Sam gives Nick another verbal beating, this time saying other people who are more deserving have gone home instead of Nick. It’s a pretty personal attack, and I would be devastated if somebody said that about me. Nick is on the right track when he says ‘deserving is not a metric you can use to determine who should be here.’ Deserving the money prize is different to deserving to be still in the game, and I think Sam is thinking of the two as the same. The winner is always the most deserving player because they won. Nobody takes the person who needs the money the most to the finals so that they can win and if Sam believes that’s the case, perhaps he needs to vote himself out.


JLP is still trying to sniff out the pecking order of the alliance. Nick blows up who is working with who and says that Matt isn’t as important to the alliance as he thinks he is. Flick says that the alliance makes decisions together which is a sure fire way of saying “we want everyone to believe that we are deciding things together.” Sam says he messed up at the previous vote but that he thought most people wanted Nick out of the game.
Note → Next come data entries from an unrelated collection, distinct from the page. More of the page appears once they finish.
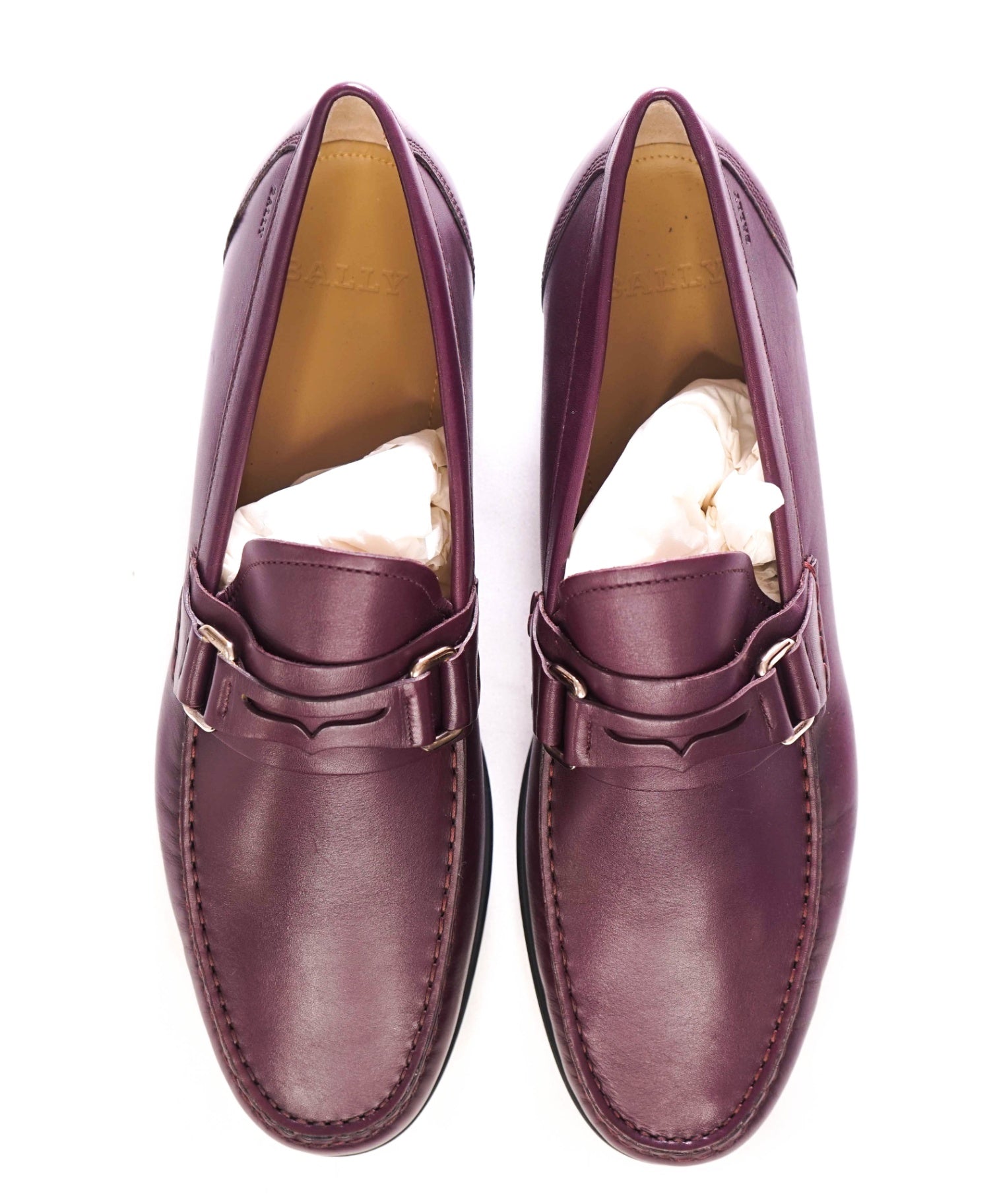 $650 BALLY - Leather Brownish/Purple Penny Loafers - 12 US (11UK)
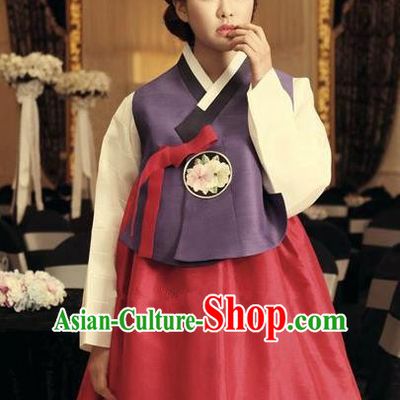 Korean Traditional Hanbok Purple Blouse and Red Dress Ancient Formal Occasions Fashion Apparel Costumes for Women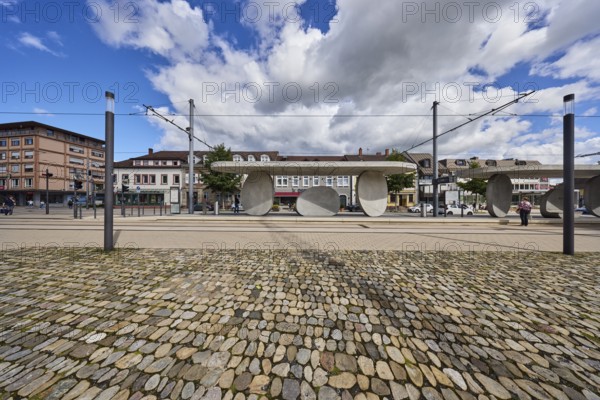 Kehl Rathaus tram stop, trolley masts, overhead lines, lantern, general architecture, houses,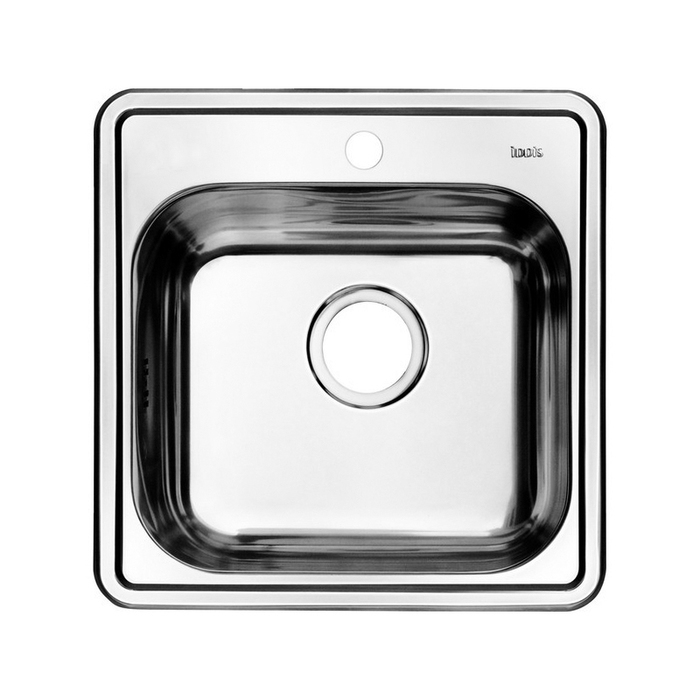 Мойка из нержавеющей стали с выпуском, полированная, 485х485, Strit S, STR48P0i77K IDDIS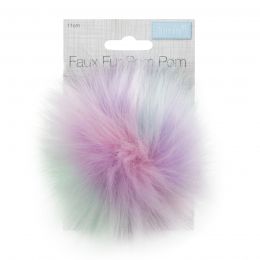 Luxury Faux Fur Pom Poms | Multi, 11cm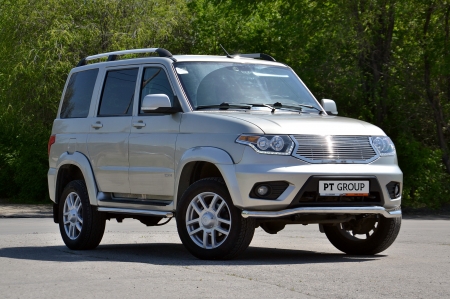 Защита заднего бампера двойная угловая d51/63мм UAZ Patriot (нерж)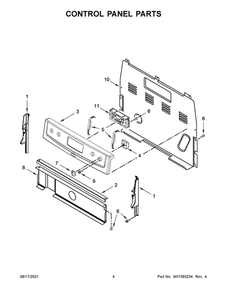 Control Panel Parts Diagram and Parts List for YAER6303MFS3  Amana Range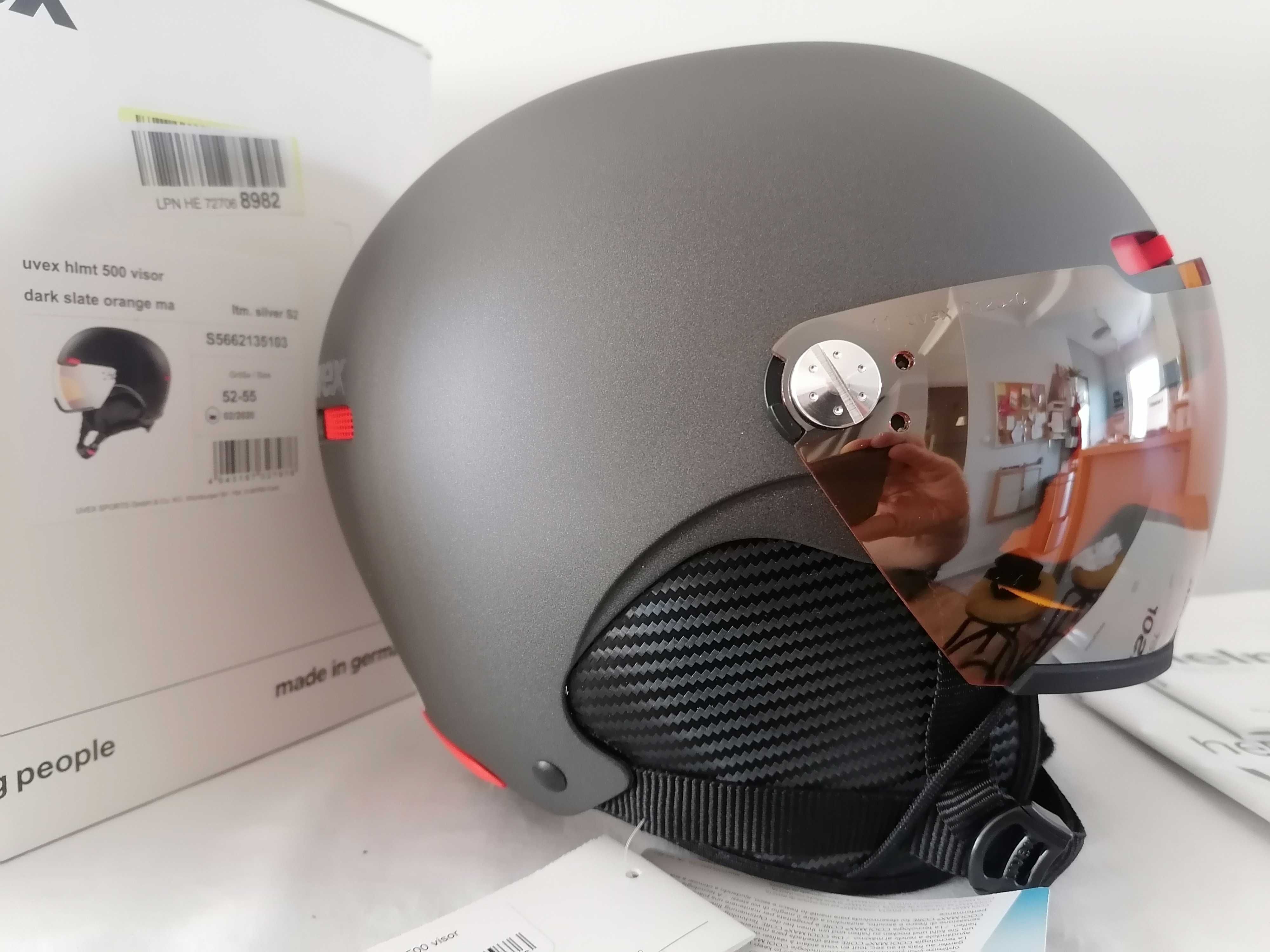 Kask narciarski Uvex Hlmt 500 Visor Dark Slate Orange Mat S 52-55cm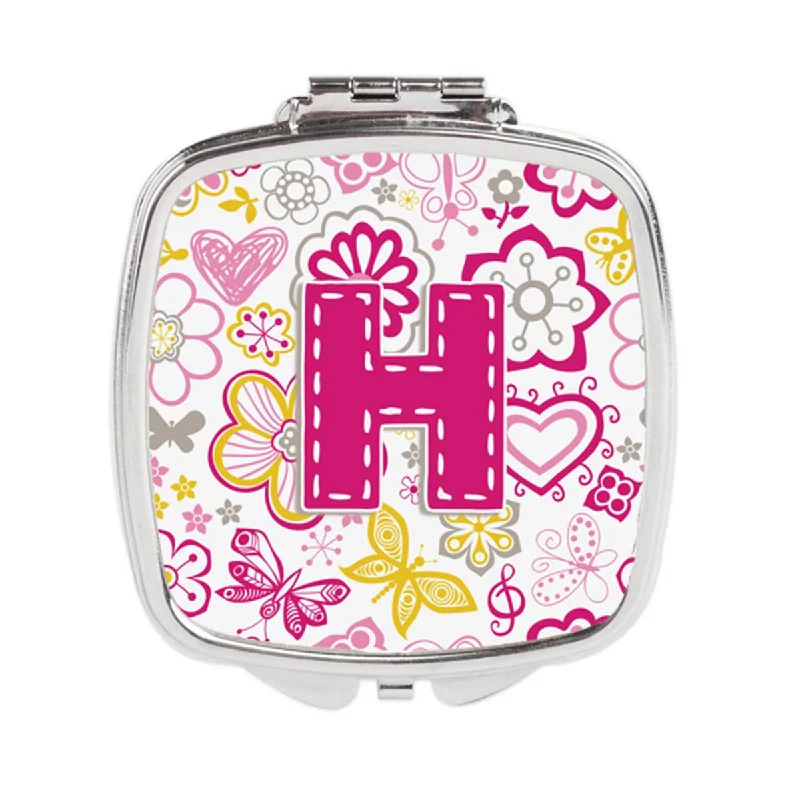 Carolines Treasures CJ2005-HSCM Letter H Flowers & Butterflies Pink Compact Mirror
The pillow talk girls glare in unison at Sam when he says this.

Sam unsurprisingly votes for Nick and turns the ‘k’ into a little snake slithering up the page. Nick yells out his vote for Sue saying it’s “for old time’s sake.” JLP collects the votes and says whoever leaves tonight will be the very first member of the shiny new jury. He also lets us know to expect a final two which means after tonight we should see another eight people voted onto the jury.

Sue gets three votes, and Nick gets eight. Ouch. Rather than looking dejected Nick takes the opportunity to ‘geek out,’ thanking his fellow Survivors and getting excited for JLP to snuff his torch. You might have said that Survivor had been an emotional rollercoaster Nick, but I have to say you may have been the one taking viewers on a rollercoaster up until now. Nick is the undisputed confessional king, and I’m not sure who can take his place. As usual, though, we don’t have too many nights to wait until the three-a-week Australian Survivor juggernaut starts again.

Alice is a 28-year-old living in rural Victoria, Australia. Working as a nurse and midwife catching babies by day, she spends her evenings catching Survivor and other reality TV shows. After being a fan of Survivor since its premiere in 2000, she is excited to see the return of a local version.